Image-linked spatial questions:
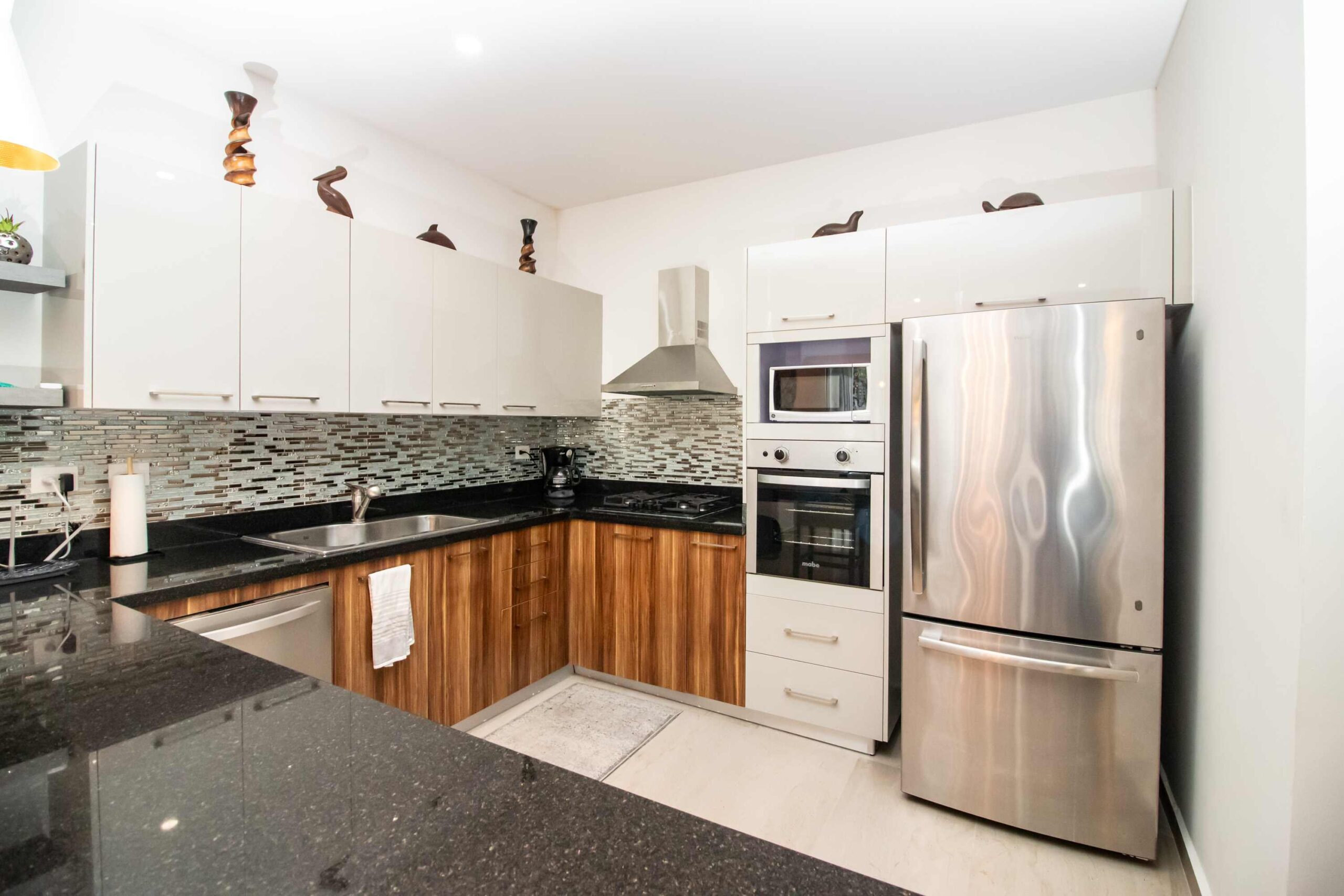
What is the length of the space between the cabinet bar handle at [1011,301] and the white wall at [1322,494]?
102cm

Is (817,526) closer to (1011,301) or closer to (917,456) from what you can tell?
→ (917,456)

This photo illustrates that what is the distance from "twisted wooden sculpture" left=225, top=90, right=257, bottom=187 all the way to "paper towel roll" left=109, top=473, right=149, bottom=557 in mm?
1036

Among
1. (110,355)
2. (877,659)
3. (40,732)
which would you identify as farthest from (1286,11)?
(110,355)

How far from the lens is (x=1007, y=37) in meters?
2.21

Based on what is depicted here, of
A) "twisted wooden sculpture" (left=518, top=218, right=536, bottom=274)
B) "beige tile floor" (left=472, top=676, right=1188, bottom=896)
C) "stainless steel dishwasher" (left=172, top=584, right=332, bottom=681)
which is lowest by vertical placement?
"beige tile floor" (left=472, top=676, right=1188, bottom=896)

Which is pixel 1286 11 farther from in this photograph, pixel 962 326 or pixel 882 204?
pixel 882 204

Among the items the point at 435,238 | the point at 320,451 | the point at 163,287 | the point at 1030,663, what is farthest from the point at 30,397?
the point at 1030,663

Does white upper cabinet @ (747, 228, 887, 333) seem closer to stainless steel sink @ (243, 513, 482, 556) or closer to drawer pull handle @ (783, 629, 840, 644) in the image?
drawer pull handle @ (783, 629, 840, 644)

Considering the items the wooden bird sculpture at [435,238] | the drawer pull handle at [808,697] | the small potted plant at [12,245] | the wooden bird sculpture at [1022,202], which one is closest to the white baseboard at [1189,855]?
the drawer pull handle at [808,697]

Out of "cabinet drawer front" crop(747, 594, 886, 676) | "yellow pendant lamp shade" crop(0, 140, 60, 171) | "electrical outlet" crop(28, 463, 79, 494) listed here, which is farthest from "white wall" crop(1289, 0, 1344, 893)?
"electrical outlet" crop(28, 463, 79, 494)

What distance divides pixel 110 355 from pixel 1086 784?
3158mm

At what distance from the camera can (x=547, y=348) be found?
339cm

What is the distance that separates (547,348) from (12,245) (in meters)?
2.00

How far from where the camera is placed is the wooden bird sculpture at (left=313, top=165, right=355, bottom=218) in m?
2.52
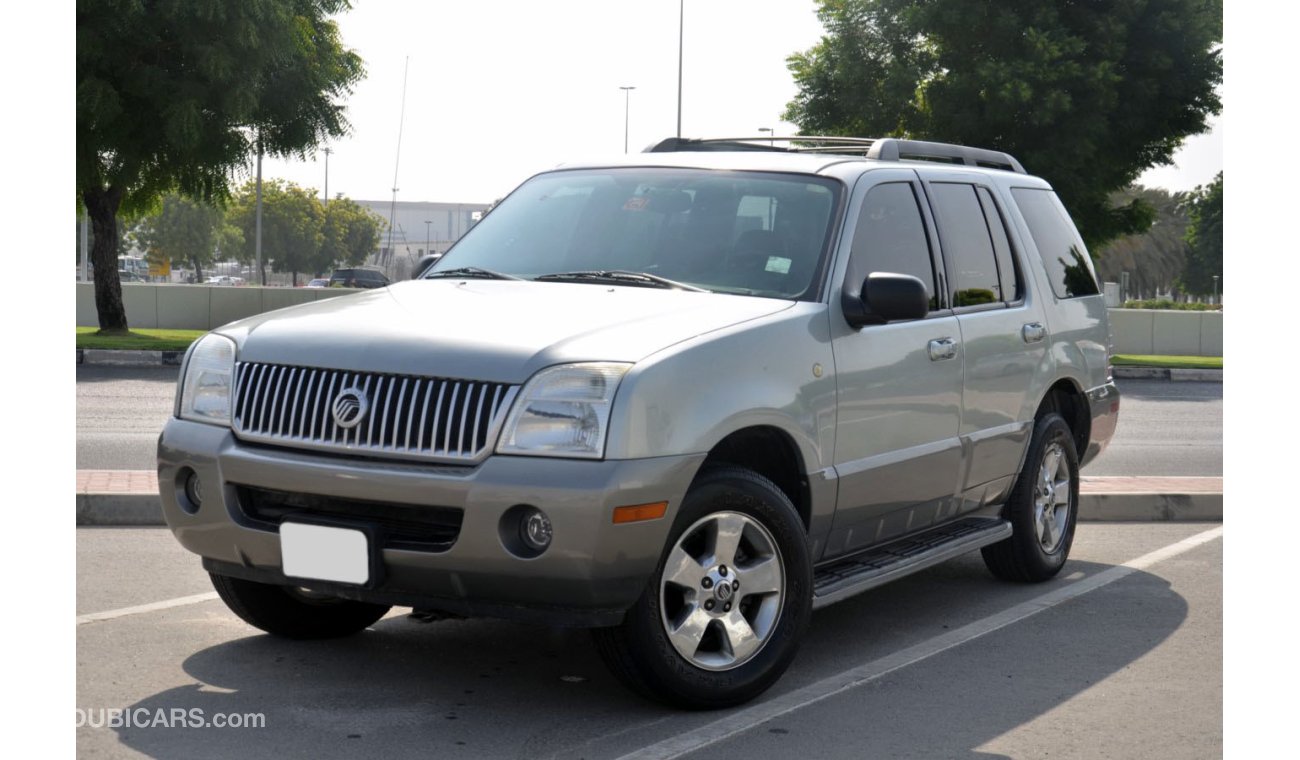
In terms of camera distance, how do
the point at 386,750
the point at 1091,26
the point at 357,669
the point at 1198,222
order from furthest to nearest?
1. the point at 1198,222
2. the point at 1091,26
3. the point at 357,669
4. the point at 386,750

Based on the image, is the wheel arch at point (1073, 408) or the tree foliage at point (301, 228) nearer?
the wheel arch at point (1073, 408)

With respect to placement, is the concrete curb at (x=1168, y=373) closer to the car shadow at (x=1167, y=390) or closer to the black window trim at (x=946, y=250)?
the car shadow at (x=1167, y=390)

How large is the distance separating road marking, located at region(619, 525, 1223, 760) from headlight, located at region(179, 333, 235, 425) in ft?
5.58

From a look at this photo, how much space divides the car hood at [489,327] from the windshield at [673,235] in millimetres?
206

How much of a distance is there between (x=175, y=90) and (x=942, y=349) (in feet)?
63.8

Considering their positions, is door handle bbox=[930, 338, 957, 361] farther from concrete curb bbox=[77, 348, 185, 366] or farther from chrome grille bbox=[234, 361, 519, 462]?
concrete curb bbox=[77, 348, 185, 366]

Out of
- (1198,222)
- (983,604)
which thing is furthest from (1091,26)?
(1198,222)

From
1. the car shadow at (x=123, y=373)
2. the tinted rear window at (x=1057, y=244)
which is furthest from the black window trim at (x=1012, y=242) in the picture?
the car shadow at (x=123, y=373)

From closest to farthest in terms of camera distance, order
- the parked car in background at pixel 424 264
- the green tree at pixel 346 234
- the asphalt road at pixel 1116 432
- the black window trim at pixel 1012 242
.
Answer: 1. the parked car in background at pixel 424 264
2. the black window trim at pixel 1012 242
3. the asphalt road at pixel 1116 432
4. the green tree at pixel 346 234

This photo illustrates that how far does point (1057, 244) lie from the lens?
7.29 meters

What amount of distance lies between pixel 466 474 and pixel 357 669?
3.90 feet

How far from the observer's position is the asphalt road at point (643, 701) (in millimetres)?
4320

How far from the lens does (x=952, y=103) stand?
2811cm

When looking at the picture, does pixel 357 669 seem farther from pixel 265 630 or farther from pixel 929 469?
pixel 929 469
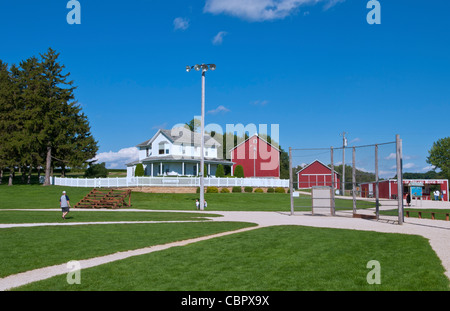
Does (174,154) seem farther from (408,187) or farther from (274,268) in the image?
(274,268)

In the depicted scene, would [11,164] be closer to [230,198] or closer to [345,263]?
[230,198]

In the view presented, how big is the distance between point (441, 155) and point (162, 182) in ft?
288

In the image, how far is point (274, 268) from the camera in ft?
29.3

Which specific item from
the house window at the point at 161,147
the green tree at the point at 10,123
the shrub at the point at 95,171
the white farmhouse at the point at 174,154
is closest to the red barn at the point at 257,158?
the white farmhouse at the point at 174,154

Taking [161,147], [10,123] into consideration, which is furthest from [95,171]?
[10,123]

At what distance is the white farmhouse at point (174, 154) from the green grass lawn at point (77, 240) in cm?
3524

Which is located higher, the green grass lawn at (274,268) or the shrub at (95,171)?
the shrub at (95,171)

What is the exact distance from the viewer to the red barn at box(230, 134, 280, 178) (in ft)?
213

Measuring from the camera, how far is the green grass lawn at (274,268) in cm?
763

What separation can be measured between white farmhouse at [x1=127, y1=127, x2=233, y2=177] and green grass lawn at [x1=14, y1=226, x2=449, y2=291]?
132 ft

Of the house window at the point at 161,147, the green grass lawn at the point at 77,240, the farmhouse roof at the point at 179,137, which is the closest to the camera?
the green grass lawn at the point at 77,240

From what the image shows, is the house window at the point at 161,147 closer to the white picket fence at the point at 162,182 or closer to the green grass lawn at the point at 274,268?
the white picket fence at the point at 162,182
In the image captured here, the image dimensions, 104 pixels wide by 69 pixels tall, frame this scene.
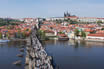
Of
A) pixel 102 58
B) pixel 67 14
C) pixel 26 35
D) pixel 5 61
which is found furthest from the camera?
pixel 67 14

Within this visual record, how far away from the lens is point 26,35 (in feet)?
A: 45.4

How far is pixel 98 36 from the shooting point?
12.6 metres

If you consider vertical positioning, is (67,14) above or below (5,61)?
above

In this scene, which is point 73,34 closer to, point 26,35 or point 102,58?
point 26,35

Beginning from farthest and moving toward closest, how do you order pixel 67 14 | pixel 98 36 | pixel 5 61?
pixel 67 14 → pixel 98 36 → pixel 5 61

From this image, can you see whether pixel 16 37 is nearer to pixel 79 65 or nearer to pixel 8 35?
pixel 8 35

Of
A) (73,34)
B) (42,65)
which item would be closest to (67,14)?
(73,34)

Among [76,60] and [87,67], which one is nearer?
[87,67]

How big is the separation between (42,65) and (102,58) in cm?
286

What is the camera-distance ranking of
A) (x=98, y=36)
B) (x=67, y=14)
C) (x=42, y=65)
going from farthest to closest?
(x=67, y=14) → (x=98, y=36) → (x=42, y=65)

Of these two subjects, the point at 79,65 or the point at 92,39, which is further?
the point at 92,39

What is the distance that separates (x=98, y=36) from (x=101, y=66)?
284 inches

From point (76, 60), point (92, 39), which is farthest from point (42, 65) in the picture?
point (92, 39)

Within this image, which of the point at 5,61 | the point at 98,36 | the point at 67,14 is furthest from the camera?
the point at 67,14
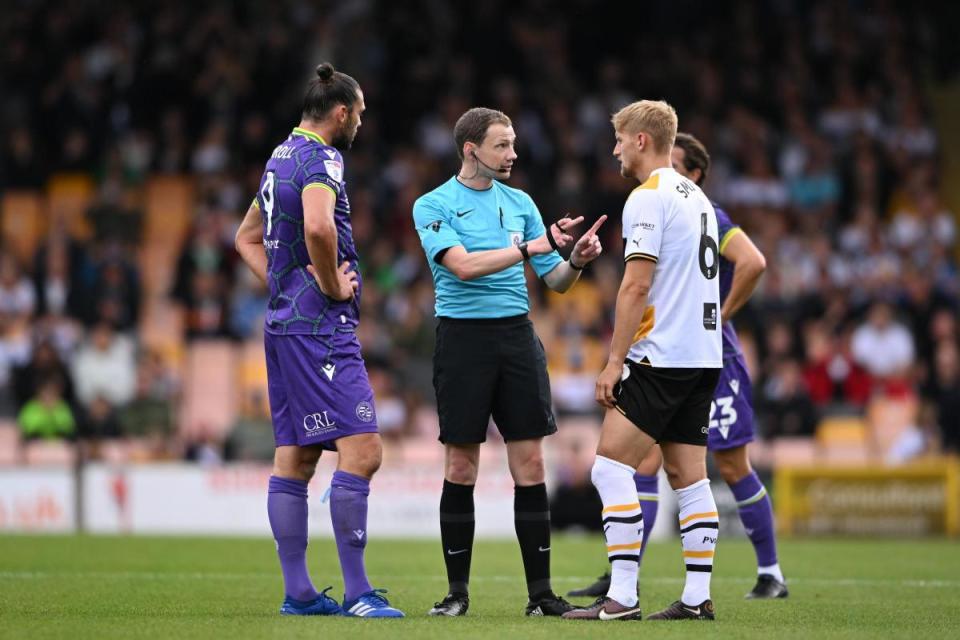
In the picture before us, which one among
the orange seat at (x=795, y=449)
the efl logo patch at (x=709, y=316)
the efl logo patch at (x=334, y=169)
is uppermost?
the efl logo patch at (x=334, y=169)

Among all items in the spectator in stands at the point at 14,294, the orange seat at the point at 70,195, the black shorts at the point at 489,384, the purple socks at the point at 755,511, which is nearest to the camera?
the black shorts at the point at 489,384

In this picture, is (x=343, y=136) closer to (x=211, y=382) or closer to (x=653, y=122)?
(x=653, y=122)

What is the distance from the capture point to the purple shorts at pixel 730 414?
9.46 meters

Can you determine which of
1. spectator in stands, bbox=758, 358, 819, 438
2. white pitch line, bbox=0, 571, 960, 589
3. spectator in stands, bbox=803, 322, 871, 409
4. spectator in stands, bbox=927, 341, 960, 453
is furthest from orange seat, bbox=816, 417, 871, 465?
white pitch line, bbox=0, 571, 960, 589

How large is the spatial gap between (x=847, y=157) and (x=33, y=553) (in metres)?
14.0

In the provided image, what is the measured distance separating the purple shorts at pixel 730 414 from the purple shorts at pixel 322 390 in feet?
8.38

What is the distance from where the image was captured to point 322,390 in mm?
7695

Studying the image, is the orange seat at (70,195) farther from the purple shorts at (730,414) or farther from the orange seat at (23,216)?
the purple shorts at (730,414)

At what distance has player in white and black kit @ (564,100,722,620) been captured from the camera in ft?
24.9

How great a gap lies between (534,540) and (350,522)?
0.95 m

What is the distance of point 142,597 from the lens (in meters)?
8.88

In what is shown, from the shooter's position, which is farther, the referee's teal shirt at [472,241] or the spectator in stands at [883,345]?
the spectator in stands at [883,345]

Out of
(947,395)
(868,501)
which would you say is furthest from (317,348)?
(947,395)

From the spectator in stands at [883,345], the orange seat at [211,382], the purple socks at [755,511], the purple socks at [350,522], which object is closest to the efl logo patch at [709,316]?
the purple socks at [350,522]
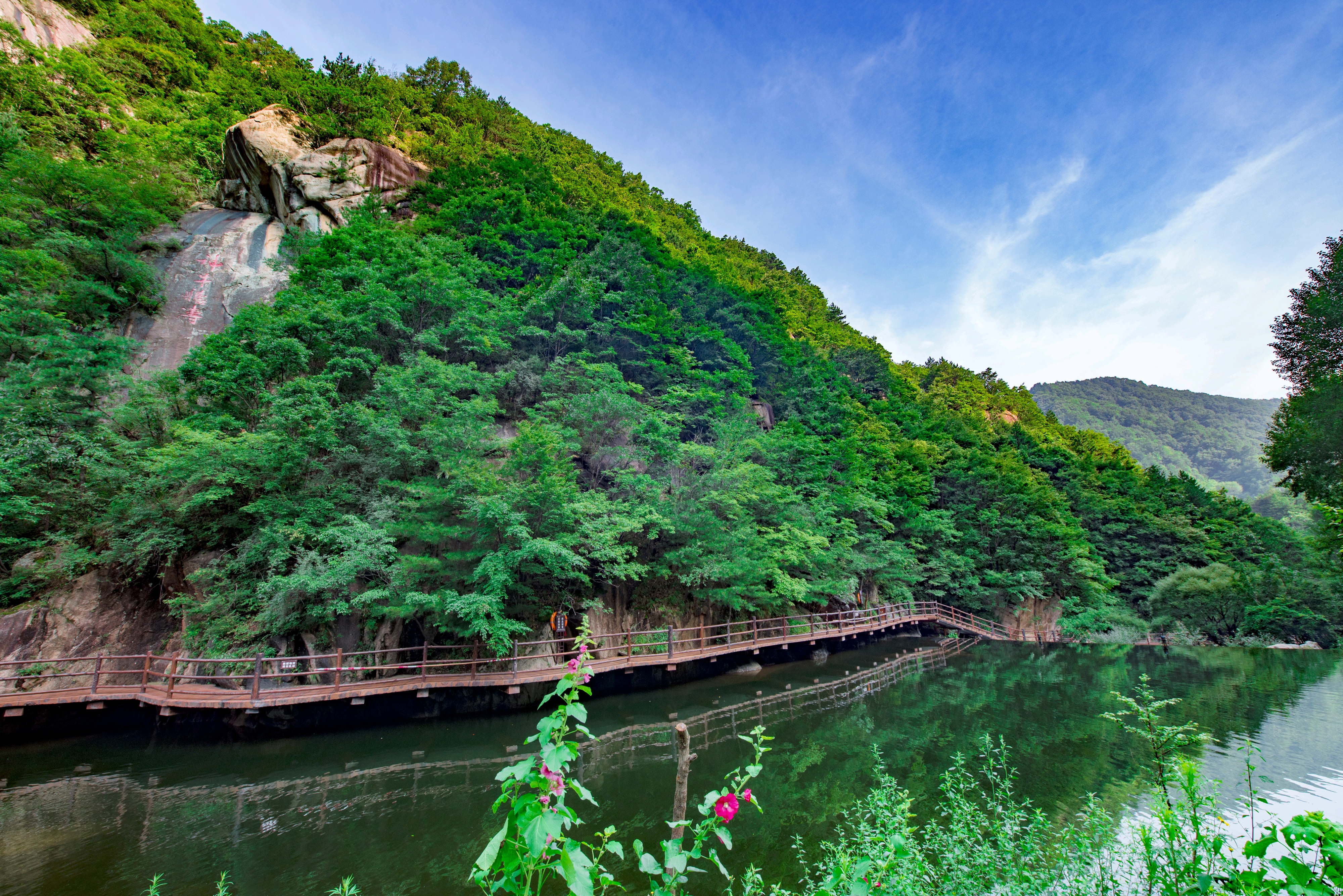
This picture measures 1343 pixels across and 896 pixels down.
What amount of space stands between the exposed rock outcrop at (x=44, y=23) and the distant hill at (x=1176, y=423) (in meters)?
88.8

§ What you need to do:
Write out exactly the lines from the one containing "What is the distance of" through the last line of the records above, both ends included, and leave out any pictures.

§ Answer in full:
What is the distance of point 142,597 from the lens (in meters)?
8.88

In what is shown, from the shooter's position, which is farther, the referee's teal shirt at [472,241] or the spectator in stands at [883,345]?
the spectator in stands at [883,345]

Out of
(947,395)
(868,501)
which would you say is furthest from (317,348)?
(947,395)

From the spectator in stands at [883,345], the orange seat at [211,382], the purple socks at [755,511], the purple socks at [350,522], which object is closest to the efl logo patch at [709,316]?
the purple socks at [350,522]
This picture measures 1343 pixels across and 896 pixels down.
What amount of space stands between the exposed rock outcrop at (x=44, y=23) and the distant hill at (x=1176, y=423) (in meters)?
88.8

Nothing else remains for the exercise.